Amenazaba el día, y aquellos invasores decidieron echarse acampando al pie de un farallón, al recaudo de unos sauces, no lejos de un ramblizo que luego iba a morir peñas abajo. Y el hombre, con sus cabellos negros largos partidos en dos, reptando, los descubre de cerca, tumbados junto a sus armas de fuego ahora frías y a sus bichos de metal y sus penachos y divisas; acampados en la ribera del ojo de la gran vertiente cristalina y equívoca, que provocó esa vega donde todos, antes, podían verdear y retozar y arrancar retoños tiernos de los bancales, cuando ocurrían años malos y otros buenos y el hombre, entre el ave y la serpiente, sólo respondía ante el hombre con las armas de sus brazos de guerra o de sus brazos de paz.

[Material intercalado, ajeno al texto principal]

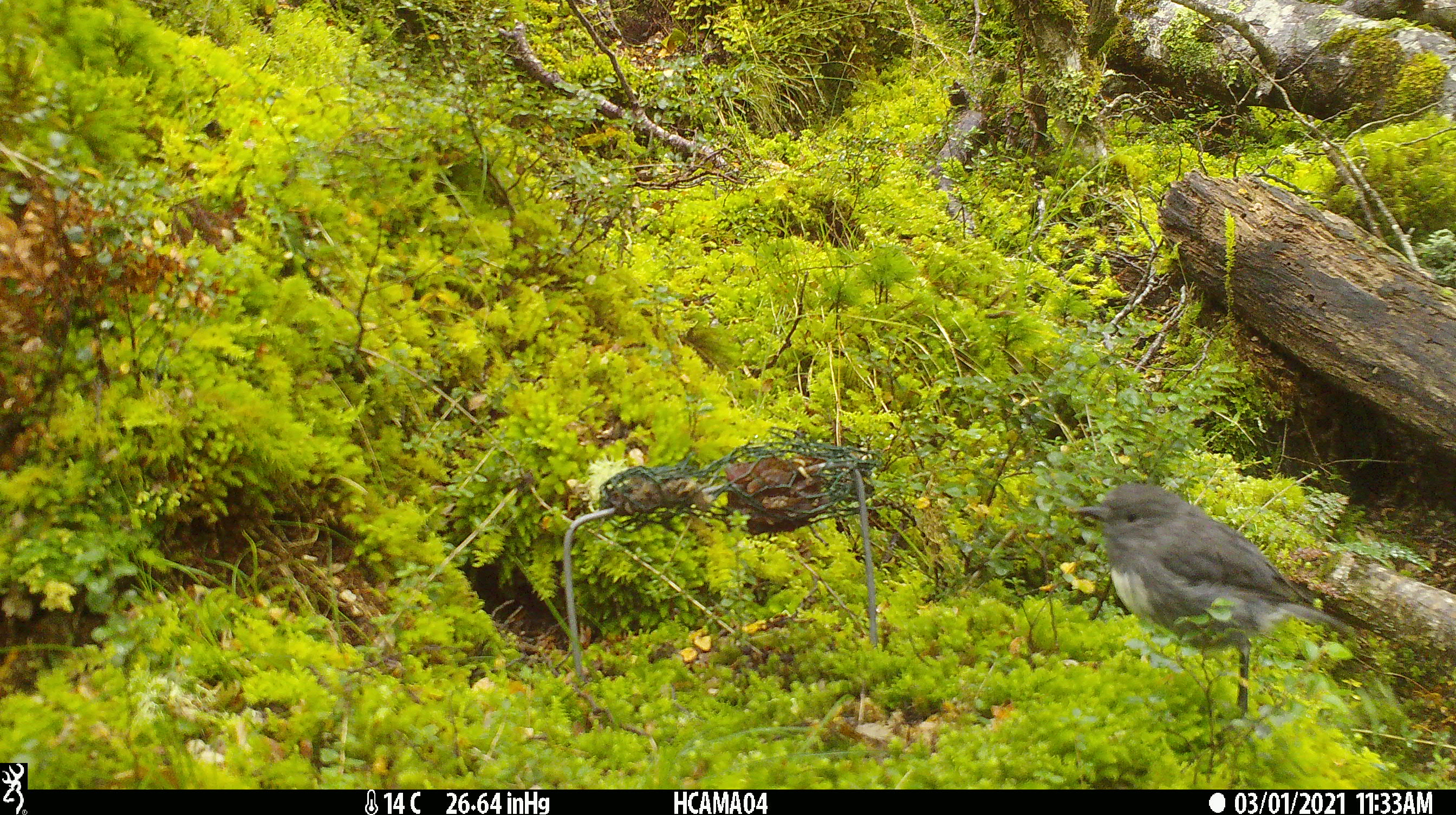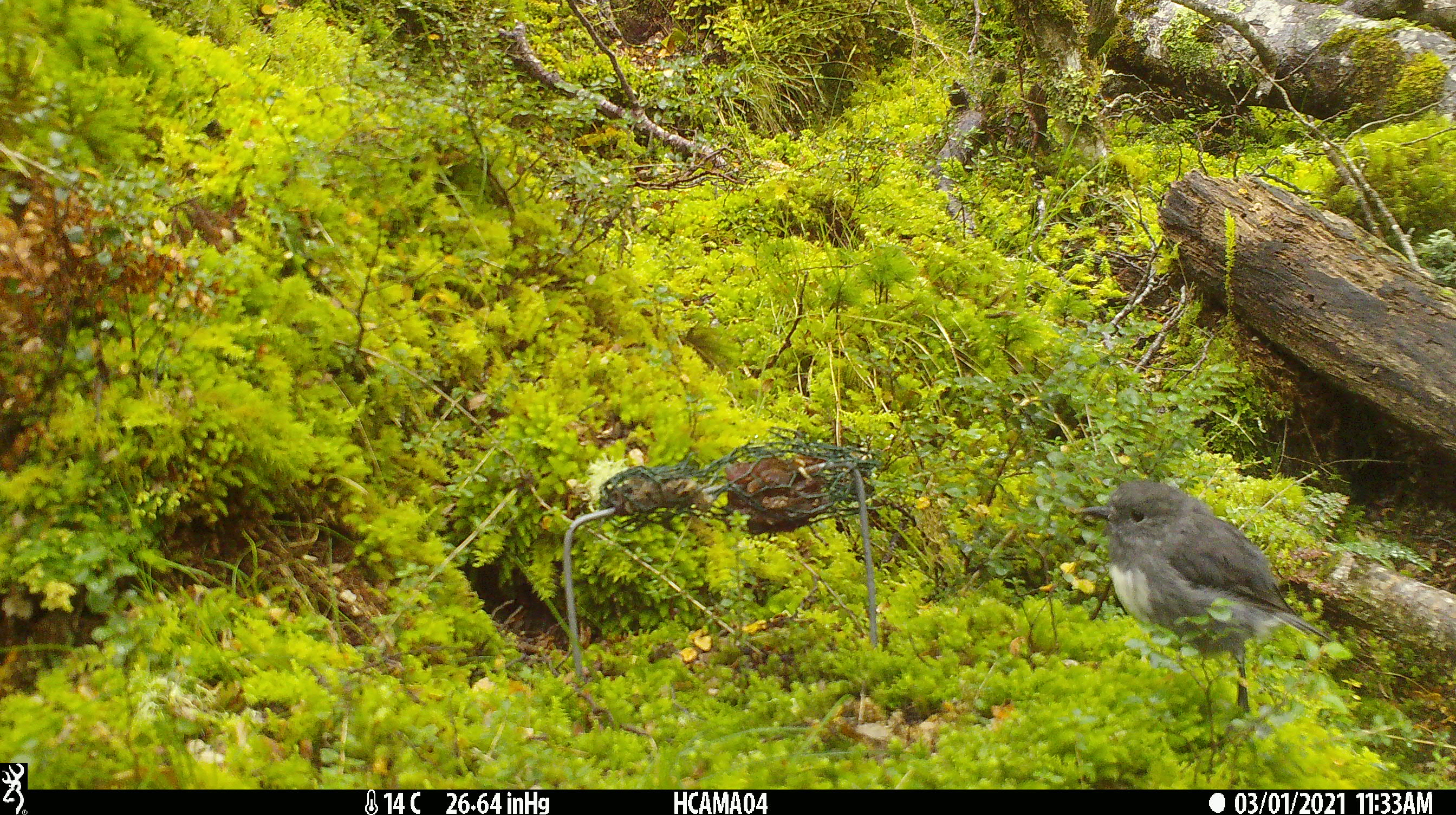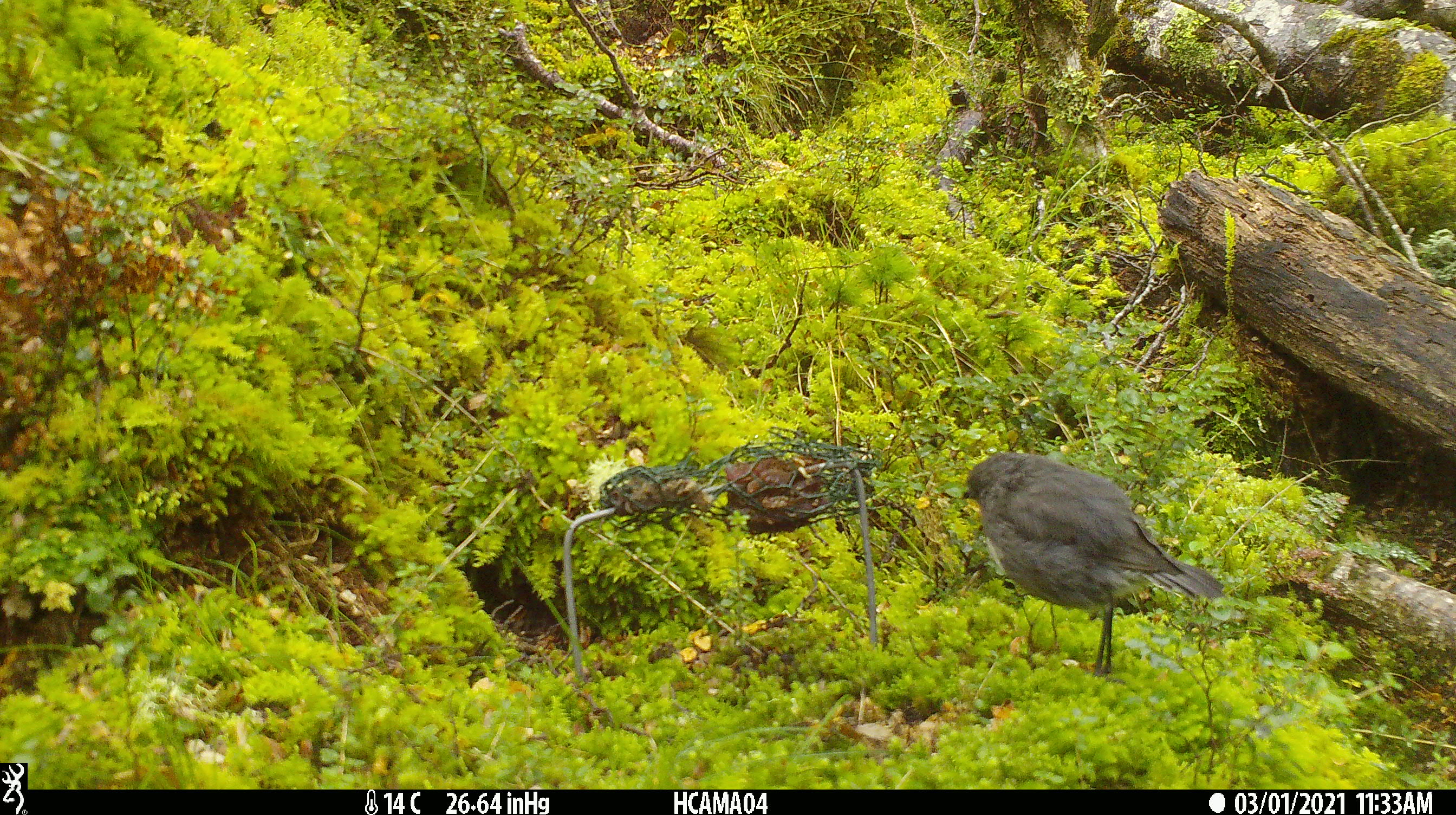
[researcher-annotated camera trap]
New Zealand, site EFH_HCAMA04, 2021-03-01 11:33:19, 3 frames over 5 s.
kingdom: Animalia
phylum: Chordata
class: Aves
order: Passeriformes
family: Petroicidae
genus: Petroica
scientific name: Petroica australis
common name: new zealand robin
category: robin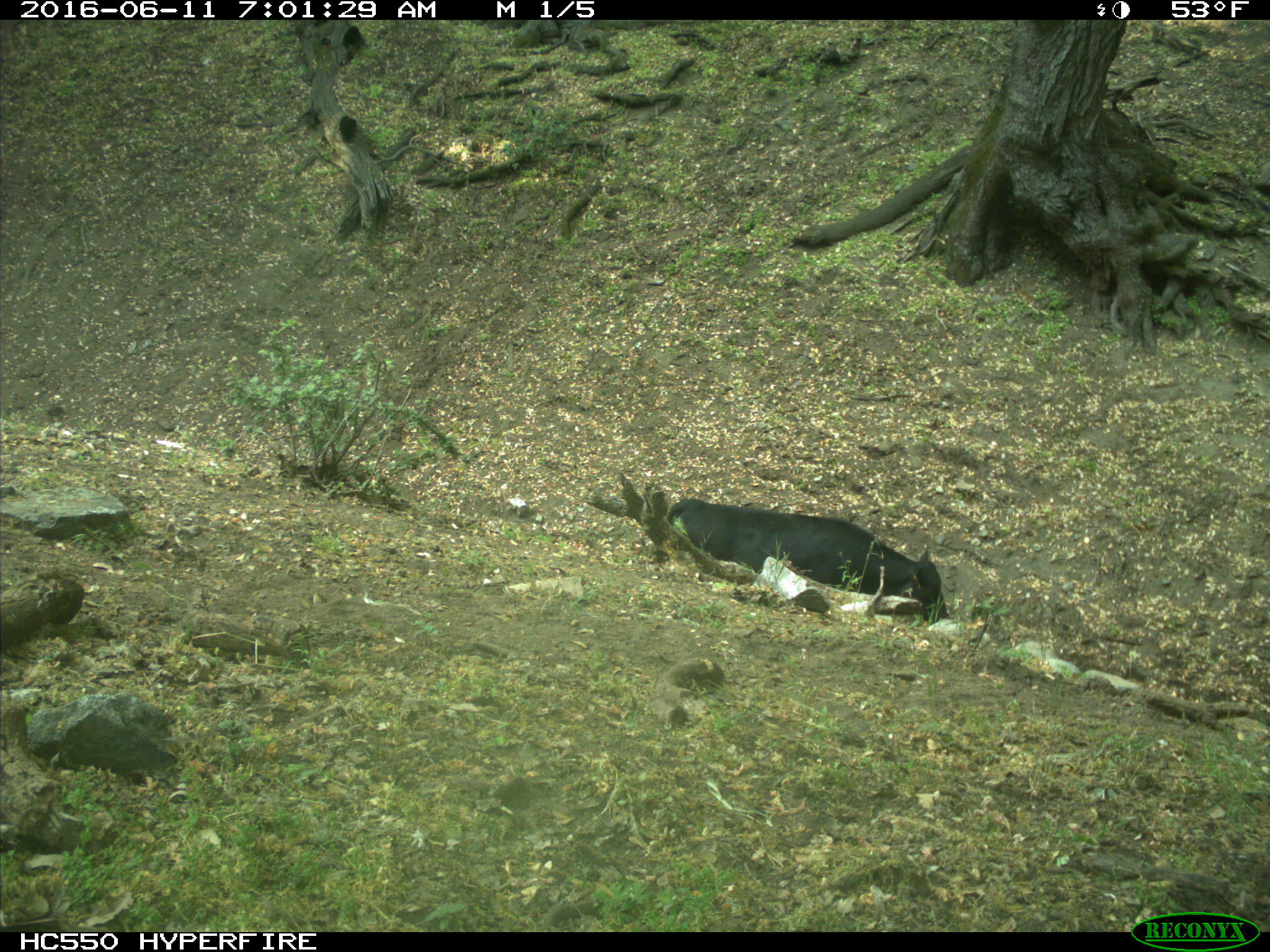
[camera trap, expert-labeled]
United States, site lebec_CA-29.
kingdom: Animalia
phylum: Chordata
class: Mammalia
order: Artiodactyla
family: Bovidae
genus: Bos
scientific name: Bos taurus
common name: domestic cow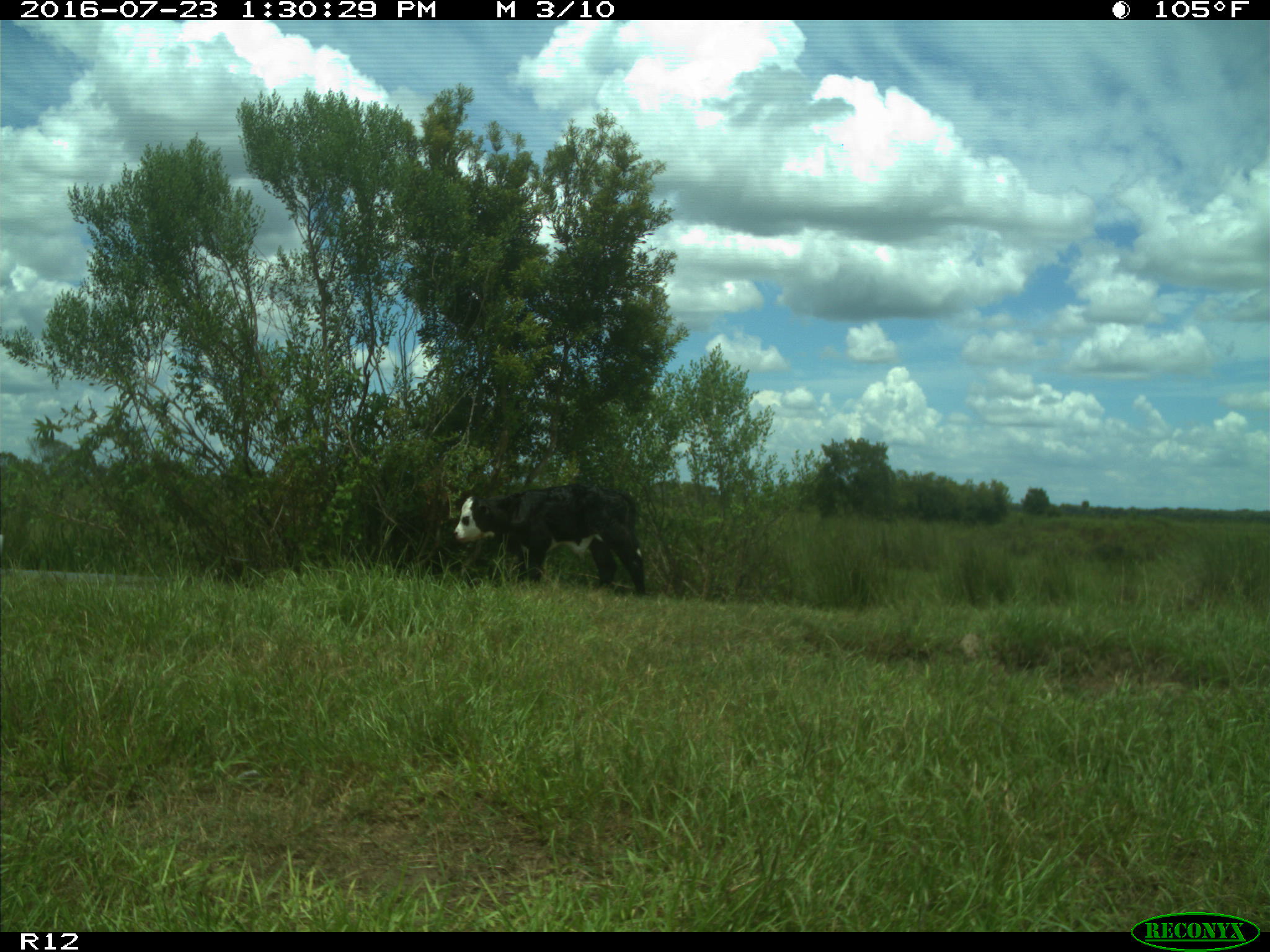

El cañonazo de los cañones de la primera señal se ha silenciado; los hombres ajenos, de otros lados y cubiertos, ahora de a pie, se tumban sobre los pastos tiernos de la ribera; vísperas del asalto y en realidad guerreros incompletos, puesto que ignoran la cara, los gestos, los odios, del enemigo, y se abandonan a aquel indiscutido código de sus vidas, flojos los almetes, la barbera caída, desprendidos los codales y rodilleras, abiertos, desguarnecidos, los petos y escarcelas. Y entonces el cielo parece como antes, común para todos, y la sonaja blanca de los caballos, los caminos abiertos y el abrigo de peñas y arboledas les sirve de cobejera.

Temblando de frío, inmóviles y parapetados, los que aguaitan el avance esperan, confundiendo la fe con el entusiasmo por la muerte. Abajo, junto al ropaje blindado, hay risas y vueltas de vino. Y es el quinto augurio, el del ebrio, el último.

El centinela baja el brazo. El que lleva la pluma como insignia de mando hace la señal; varios le siguen. Al fondo, en plena vega, junto a un charco de agua claro, inerme de sus fierros y apeado, está, borracho, uno de aquellos hombres raros, invasores recienvenidos; nosotros levantamos las dagas de laja, las agudas puntas de obsidiana, los cuchillos, sobre el soldado sin su pectoral, indefenso y ebrio, enajenado por esa noche sobre la tierra que parecía inocua y azul; torpeza y culpa –dicen- que habríamos de pagar.

A la orden, tanques y carriers avanzan, muerto el soldado. Un hombre flaco baja el brazo, discrepan los armamentos y los que vienen azuzados, serpenteando, buscando, se lanzan sobre la noche dando gritos, sobre este país que aún no acierta a descubrir de qué lado están los propios y los ajenos, el alba, la oscuridad.